Efraim Halevy, who recently stepped down as the head of the Israel National Security Council and national security adviser to the Israeli prime minister, said we were in for the long haul and must brace ourselves for more that will follow.
Halevy, who was also an Israeli ambassador to the European Union, warned: "Thursday's attacks on the London transport system were the work of perpetrators who had an operational capacity of considerable scope. They have come a long way since the two attacks of 1998 against the American embassies in Nairobi and Dar es Salaam, and the horrors of September 11, 2001.
"There was careful planning, intelligence-gathering, and a sophisticated choice of timing as well as near-perfect execution. We are faced with a deadly and determined adversary who will stop at nothing and will persevere as long as he exists as a fighting terrorist force.
"We are in the throes of a world war, raging over the entire globe, and characterised by the absence of lines of conflict and an easily identifiable enemy.

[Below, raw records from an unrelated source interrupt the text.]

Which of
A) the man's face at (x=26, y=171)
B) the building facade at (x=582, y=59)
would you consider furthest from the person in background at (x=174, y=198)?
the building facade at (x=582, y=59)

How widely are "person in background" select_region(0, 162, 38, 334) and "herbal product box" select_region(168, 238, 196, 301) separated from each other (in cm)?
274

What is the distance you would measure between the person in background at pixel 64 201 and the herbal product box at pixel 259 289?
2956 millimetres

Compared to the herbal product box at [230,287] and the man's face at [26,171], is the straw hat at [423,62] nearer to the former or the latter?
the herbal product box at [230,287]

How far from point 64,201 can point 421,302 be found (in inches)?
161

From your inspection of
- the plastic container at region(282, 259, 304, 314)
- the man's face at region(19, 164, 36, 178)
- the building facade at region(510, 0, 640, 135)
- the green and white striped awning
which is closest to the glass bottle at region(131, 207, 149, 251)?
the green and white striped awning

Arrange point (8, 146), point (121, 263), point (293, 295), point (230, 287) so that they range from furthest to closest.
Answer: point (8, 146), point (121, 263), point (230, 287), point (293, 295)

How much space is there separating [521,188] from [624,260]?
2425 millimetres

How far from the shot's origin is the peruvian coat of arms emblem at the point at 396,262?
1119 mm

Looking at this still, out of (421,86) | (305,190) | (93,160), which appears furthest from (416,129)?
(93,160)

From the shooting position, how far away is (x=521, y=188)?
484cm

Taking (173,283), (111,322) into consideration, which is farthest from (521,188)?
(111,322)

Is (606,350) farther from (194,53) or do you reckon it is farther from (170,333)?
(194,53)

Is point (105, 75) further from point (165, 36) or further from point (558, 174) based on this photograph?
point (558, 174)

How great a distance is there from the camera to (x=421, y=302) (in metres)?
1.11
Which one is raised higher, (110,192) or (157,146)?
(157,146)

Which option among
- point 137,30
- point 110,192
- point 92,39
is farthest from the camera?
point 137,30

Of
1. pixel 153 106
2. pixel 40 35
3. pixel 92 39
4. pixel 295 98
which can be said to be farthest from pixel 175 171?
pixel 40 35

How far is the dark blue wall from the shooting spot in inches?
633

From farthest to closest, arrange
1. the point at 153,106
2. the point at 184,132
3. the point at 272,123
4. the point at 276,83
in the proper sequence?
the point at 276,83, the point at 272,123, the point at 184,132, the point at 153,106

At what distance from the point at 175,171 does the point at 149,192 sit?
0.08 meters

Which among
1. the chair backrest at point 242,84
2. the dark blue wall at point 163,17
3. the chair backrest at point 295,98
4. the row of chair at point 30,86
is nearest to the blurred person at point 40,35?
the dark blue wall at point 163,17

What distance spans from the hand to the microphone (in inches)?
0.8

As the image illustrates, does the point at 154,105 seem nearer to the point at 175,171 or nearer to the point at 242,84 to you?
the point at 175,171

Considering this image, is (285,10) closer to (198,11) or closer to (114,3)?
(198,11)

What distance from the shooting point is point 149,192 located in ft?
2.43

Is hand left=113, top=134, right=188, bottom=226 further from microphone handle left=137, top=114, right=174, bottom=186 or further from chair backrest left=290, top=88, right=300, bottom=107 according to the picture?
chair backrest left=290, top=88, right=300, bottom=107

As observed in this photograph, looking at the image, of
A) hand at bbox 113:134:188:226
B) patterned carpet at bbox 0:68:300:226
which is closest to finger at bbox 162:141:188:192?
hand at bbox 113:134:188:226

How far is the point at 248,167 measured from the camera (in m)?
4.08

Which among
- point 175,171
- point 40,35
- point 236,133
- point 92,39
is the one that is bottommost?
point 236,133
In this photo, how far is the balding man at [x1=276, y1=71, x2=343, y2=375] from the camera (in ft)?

There are sometimes long pauses between one attack and the next, consequently creating the wrong impression that the battle is all over."
Halevy who is now a special adviser to Quest, a London-based security and intelligence consultancy, is seen as one of the world's most eminent authorities on terrorism, with extensive security service contacts.
He said the 'great wars' of the 20th century lasted less than this war, and the end was nowhere in sight. "The aim of the enemy is not to defeat western civilisation but to destroy its sources of power and existence, and to render it a relic of the past.
"It does not seek a territorial victory or a regime change; it wants to turn western civilisation into history and will stop at nothing less than that.
"It will show no mercy or compassion and no appreciation for these noble values when practised by us. Unfortunately, it cannot be said that seven years after this war broke out at the embassies in east Africa, we can see its conclusion.
"For a while - too short a while - we are engrossed with the sheer horror of what we have seen and heard, but with the passage of time our memories fade and we return to our daily lives, forgetting that the war is still raging out there and that more strikes are sure to follow.
"In practice, no government today can provide an effective 'suit of protection' for the ordinary citizen. There can be no protection for every bus, every train, every street, every square. In these times the ordinary citizen must be vigilant and must make his personal contribution to the war effort.
"This war is already one of the longest in modern times. As things appear now, it is destined to be part of our daily lives for many years to come - until the enemy is eliminated - as it surely will be."